15.4 Customer Acceptance of Model Log Retention Risk
Where a customer disables Confidential Mode, they acknowledge and accept that certain ephemeral data (such as prompts and responses) may be stored temporarily (up to 30 days) by third-party model providers solely for operational integrity, subject to the zero-retention commitments detailed in Section 7.2. Customers operating in high-sensitivity environments are strongly encouraged to enable Confidential Mode at all times.
ARTICLE XVI: CERTIFICATIONS AND AUDIT REPORTS
16.1 SOC 2 Report
The latest SOC 2 Type II report covering Security, Availability, and Confidentiality Trust Services Criteria is available on request under a nondisclosure agreement.

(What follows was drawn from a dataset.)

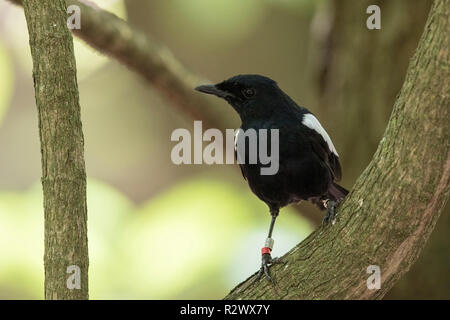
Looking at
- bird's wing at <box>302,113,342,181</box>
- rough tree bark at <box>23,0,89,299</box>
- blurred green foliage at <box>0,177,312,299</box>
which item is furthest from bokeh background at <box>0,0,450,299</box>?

16.2 ISO 27001 Certification Roadmap
We are undergoing ISO 27001:2022 certification with an anticipated completion date in the second quarter of twenty twenty six. Once certified, the certificate and statement of applicability will appear on our Trust Center.
16.3 Customer Audits
Enterprise customers may, once per twelve month period and upon sixty days written notice, perform a security audit or appoint an independent auditor subject to mutually agreed nondisclosure terms. All audits must avoid interfering with production operations and respect the confidentiality of other customers. Audits must not expose the confidential information of other clients or reveal security-sensitive configurations unrelated to the requesting customer’s environment.
16.4 Confidentiality and Non-Waiver of Liability
All certifications, audit summaries, and security documents shared with customers are confidential and may not be reproduced or disclosed without Impulsum’s prior written consent. Sharing such materials does not constitute a waiver of any disclaimers or limitations of liability set forth in the Terms and Conditions or any applicable agreement.
ARTICLE XVII: REPORTING, QUESTIONS, AND CONTACT INFORMATION
17.1 Security Inquiries
For security questions please email info@impulsum.me. Routine support requests should continue to use info@impulsum.me or the in app chat. All requests for security reports or compliance documentation are subject to confidentiality and non-disclosure requirements and must comply with Impulsum’s data protection and access control policies.
17.2 Urgent Notifications
If you discover a high severity vulnerability affecting Impulsum or observe suspicious activity believed to compromise customer data, contact the twenty four hours incident bridge at info@impulsum.me. Do not include sensitive exploit details over voice. Provide a callback number and encrypted proof of concept over PGP to our security inbox.
ARTICLE XVIII: DOCUMENT MAINTENANCE AND REVIEW
18.1 Revision Schedule
This Security Document is reviewed at least annually by the Security Steering Committee or sooner if material changes to services, infrastructure, or regulatory obligations occur. Reviews will also be conducted promptly following the enactment of significant new privacy or data security laws, including but not limited to the Tennessee Information Protection and Responsible AI Act (TIPRA), to ensure that controls reflect the latest statutory requirements such as data minimization and AI governance standards.
18.2 Version Control
The canonical version resides in the corporate knowledge base with semantic version tags. Change history, including description, author, reviewer, and approval date, is preserved for seven years.
18.3 Effective Date
This version becomes effective on August 8, 2025 and supersedes all prior versions.